BIOSISTEMAS URBANOS

Desde la Fundación Club de Roma trabajamos en proyectos con enfoques sistémicos en asentamientos informales de la Ciudad de Buenos Aires, desarrollando en los últimos 5 años 3 Biosistemas Urbanos en Villa 15, Villa 20, y 21-24. 

¿Qué es un Biosistema Urbano? 

Un Biosistema Urbano se propone emular el funcionamiento circular de los ecosistemas naturales para el diseño, desarrollo y funcionamiento de centros urbanos. Los centros urbanos se caracterizan por un funcionamiento lineal y la generación de residuos que no se reintroducen al ciclo biológico. Por el contrario, un Biosistema busca integrar subsistemas biológicos para que los residuos generados en uno de ellos sean utilizados por el siguiente. Es decir, convierte un residuo en un insumo para la generación de un nuevo producto con mayor valor agregado. 

El proyecto Biosistemas contempló la transición integral a la sustentabilidad de 3 comedores comunitarios abordando el tratamiento de los residuos desde una perspectiva innovadora, integral y ecosistémica. Enfatizando la importancia de un enfoque socio-ambiental, la incorporación de tecnologías se acompañó de actividades de sensibilización comunitaria y capacitaciones para (1) promover nuevos hábitos y la apropiación del nuevo capital tecnológico, cultural y simbólico; (2) crear nuevas capacidades y habilidades profesionales y; (3) generar, por medio de actividades abiertas, un puente de integración entre la ciudad formal e informal.  

Cada biosistema contempló la instalación de un colector solar; la incorporación de un biodigestor y una compostera; el desarrollo de una huerta comunitaria urbana en cajones; la producción de hongos comestibles a partir de residuos celulósicos; el equipamiento de una huerta hidropónica; la incorporación de un sistema de captación de agua de lluvia, el uso de un sistema solar fotovoltaico, la incorporación de un punto de acopio de reciclables y de aceites vegetales usados; el recambio de luminarias por tecnología LED y el uso de mobiliario sustentable, fortaleciendo así las capacidades comunitarias para la autonomía alimentaria, energética e hídrica -incluyendo la gestión y tratamiento in-situ de residuos orgánicos- desde una lógica circular. 

Además, durante el desarrollo del proyecto se priorizó la participación activa de las mujeres, principalmente jóvenes madres y/o migrantes, mediante becas y la oferta de actividades para las infancias.

→ Tarea 1: ¿Concuerdan con el texto sobre los Biosistemas Urbanos estas afirmaciones? Responda sí o no a cada una y cite literalmente las palabras del texto que lo deciden. (a) La Fundación Club de Roma desarrolló tres Biosistemas Urbanos en los últimos cinco años. (b) Los centros urbanos se caracterizan por un funcionamiento circular. (c) El proyecto abordó la transición a la sustentabilidad de tres escuelas.
→ Tarea 2: Según el texto sobre los Biosistemas Urbanos, ¿a quiénes se priorizó para la participación activa durante el desarrollo del proyecto?
→ Tarea 3: ¿Cuáles son los fines numerados de las actividades de sensibilización comunitaria y las capacitaciones en el texto sobre los Biosistemas Urbanos? Enumérelos todos.

Datos recopilados
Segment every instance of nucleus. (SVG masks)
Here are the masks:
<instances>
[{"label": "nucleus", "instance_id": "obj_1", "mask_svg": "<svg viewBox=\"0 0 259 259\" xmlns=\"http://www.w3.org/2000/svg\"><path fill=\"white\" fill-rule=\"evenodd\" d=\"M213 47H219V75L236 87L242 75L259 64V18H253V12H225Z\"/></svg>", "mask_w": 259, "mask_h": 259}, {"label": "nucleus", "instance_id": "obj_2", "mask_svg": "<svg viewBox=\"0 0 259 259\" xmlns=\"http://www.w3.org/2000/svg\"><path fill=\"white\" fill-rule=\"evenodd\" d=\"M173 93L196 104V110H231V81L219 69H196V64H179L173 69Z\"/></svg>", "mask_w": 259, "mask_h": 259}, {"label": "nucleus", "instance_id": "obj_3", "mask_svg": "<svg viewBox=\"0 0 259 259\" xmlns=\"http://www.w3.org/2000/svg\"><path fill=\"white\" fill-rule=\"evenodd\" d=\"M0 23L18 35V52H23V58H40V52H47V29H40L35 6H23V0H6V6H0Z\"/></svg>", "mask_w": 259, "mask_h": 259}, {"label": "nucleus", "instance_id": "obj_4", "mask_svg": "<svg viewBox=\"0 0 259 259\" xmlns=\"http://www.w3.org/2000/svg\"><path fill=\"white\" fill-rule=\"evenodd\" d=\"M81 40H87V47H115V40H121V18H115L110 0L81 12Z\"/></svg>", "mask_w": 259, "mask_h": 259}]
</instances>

→ Respuesta 1:
(a) Sí: "desarrollando en los últimos 5 años 3 Biosistemas Urbanos en Villa 15, Villa 20, y 21-24".
(b) No: "Los centros urbanos se caracterizan por un funcionamiento lineal".
(c) No: "la transición integral a la sustentabilidad de 3 comedores comunitarios".

→ Respuesta 2: A las mujeres, principalmente jóvenes madres y/o migrantes.

→ Respuesta 3:
1. Promover nuevos hábitos y la apropiación del nuevo capital tecnológico, cultural y simbólico.
2. Crear nuevas capacidades y habilidades profesionales.
3. Generar, por medio de actividades abiertas, un puente de integración entre la ciudad formal e informal.